No Período Neopalacial, o comércio e a expansão marítima minoana atingiram o auge, estabelecendo uma talassocracia no Mediterrâneo Oriental que superou a dos cicládicos. Com os navios mais avançados do mundo, os minoanos viajavam para o Egito, a Grécia Continental, as ilhas do Egeu (onde fundaram colônias, como em Rodes, Thera e Melos), o Levante ou Canaã (litoral da Síria-Palestina), a Sicília e, talvez, a Península Ibérica. É possível que parte das comunidades gregas, na época menos desenvolvidas do que as de Creta, tenham ficado sob controle dos minoanos.
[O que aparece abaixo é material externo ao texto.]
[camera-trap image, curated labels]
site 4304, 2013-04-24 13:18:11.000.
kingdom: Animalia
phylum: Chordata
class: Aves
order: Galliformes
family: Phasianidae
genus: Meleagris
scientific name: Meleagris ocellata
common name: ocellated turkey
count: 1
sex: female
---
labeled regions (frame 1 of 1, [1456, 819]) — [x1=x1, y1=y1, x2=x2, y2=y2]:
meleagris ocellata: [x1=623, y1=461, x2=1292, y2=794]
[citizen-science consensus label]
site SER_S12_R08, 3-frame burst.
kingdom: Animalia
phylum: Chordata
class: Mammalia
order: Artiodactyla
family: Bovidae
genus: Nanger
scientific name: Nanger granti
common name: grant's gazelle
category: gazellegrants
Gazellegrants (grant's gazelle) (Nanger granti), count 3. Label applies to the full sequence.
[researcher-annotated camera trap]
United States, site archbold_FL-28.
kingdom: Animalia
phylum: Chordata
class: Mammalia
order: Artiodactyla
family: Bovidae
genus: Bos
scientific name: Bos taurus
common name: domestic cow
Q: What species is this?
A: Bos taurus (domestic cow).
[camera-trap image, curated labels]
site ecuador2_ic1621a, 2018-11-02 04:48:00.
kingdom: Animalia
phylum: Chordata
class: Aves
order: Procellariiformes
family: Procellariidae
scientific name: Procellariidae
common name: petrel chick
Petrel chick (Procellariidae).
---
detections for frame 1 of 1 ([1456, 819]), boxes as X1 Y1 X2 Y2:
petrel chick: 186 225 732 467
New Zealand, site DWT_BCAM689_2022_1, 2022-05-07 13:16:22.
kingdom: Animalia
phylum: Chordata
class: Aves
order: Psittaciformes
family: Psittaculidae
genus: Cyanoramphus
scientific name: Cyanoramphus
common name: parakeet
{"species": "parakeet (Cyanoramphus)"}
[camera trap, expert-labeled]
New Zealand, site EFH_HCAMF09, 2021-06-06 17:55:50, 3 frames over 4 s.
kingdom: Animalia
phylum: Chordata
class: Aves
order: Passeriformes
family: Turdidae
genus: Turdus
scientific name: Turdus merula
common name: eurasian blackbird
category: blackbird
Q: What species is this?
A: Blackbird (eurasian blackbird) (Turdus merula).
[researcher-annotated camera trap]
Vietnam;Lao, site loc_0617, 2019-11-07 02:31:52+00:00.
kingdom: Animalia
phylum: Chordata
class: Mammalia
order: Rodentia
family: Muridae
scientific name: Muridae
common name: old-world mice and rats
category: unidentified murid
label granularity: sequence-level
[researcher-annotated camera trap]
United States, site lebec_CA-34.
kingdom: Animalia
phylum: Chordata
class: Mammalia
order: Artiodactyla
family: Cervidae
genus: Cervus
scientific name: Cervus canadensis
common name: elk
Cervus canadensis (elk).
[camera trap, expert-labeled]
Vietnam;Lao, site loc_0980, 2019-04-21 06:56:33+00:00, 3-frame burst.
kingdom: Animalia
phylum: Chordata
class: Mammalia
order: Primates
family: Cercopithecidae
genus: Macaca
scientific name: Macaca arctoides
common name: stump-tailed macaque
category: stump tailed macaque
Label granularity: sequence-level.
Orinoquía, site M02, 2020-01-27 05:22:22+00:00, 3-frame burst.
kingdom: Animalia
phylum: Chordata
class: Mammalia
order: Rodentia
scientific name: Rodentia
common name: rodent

No século XV aC, os palácios minoanos foram destruídos e os gregos aqueus assumiram o poder em Creta. Não sabemos o que causou esse colapso: catástrofe natural, que enfraqueceu a civilização minóica permitindo sua conquista pelos aqueus, ou um ataque direto de invasores gregos? A explosão do vulcão da ilha de Thera ou Santorini, nas Cíclades, costuma ser apontada como causa do declínio do poder minóico. Thera está localizada a 100 km ao norte de Creta. Nela existia uma riquíssima cidade (atual Akrotiri), ligada aos minoanos. A explosão do vulcão de Thera destruiu Akrotiri, causou um tsunami e a fumaça e cinzas lançadas alteraram o clima do Mediterrâneo. A catástrofe certamente repercutiu nos países vizinhos e pode ter originado a lenda de Atlântida e algumas tradições do Êxodo israelita, como a das Pragas do Egito. Dificilmente Creta escapou dos seus efeitos. Contudo, não há certeza quanto à data da explosão: os geólogos a situam entre 1627 e 1600 aC, os arqueólogos por volta de 1500 aC. No primeiro caso, a data é por demais distante para ter causado a decadência dos minóicos no século XV aC. O segundo caso se encaixa melhor na cronologia do colapso minoano, mas é contestada pela geologia. Na verdade, existem claras deficiências na cronologia do segundo milênio aC, o que complica ainda mais a questão. A data e os motivos da “Queda de Creta” continuam sendo objeto de um intenso debate.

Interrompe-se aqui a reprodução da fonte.